▶ Data lines:
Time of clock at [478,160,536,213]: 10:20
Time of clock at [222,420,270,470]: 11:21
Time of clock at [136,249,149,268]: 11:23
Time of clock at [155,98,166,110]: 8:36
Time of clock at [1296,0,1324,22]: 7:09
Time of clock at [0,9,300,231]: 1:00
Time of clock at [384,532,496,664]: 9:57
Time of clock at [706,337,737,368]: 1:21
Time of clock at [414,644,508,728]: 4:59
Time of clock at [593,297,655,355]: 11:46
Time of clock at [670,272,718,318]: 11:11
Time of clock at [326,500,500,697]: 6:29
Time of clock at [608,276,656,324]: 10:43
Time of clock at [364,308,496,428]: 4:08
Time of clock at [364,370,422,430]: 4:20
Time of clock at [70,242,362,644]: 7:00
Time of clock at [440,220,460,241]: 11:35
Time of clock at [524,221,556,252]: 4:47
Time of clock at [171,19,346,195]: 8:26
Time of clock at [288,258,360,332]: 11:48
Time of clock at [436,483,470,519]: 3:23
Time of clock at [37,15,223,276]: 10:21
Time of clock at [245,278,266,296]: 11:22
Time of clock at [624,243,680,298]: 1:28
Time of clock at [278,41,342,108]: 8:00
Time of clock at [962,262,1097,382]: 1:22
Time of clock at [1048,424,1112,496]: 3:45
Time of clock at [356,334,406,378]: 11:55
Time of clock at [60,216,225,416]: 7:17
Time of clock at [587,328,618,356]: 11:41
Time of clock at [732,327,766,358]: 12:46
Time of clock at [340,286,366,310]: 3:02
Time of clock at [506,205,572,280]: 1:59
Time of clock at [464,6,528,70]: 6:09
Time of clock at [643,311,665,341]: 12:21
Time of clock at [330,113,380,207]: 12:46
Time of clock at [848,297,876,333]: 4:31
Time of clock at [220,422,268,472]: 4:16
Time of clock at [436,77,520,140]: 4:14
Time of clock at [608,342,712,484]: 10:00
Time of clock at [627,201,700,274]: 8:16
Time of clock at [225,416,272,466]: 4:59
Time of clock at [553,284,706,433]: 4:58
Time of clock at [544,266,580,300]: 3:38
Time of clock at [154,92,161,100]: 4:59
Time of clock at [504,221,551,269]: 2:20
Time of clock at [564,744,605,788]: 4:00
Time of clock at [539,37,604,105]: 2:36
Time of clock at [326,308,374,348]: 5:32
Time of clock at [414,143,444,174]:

▶ Your goal: Format the material from the line containing "Time of clock at [171,19,346,195]: 8:26" through the line containing "Time of clock at [330,113,380,207]: 12:46", inclusive, as a JSON list of strings with one string per line. Omit blank lines.

▶ Written reply:
[
  "Time of clock at [171,19,346,195]: 8:26",
  "Time of clock at [288,258,360,332]: 11:48",
  "Time of clock at [436,483,470,519]: 3:23",
  "Time of clock at [37,15,223,276]: 10:21",
  "Time of clock at [245,278,266,296]: 11:22",
  "Time of clock at [624,243,680,298]: 1:28",
  "Time of clock at [278,41,342,108]: 8:00",
  "Time of clock at [962,262,1097,382]: 1:22",
  "Time of clock at [1048,424,1112,496]: 3:45",
  "Time of clock at [356,334,406,378]: 11:55",
  "Time of clock at [60,216,225,416]: 7:17",
  "Time of clock at [587,328,618,356]: 11:41",
  "Time of clock at [732,327,766,358]: 12:46",
  "Time of clock at [340,286,366,310]: 3:02",
  "Time of clock at [506,205,572,280]: 1:59",
  "Time of clock at [464,6,528,70]: 6:09",
  "Time of clock at [643,311,665,341]: 12:21",
  "Time of clock at [330,113,380,207]: 12:46"
]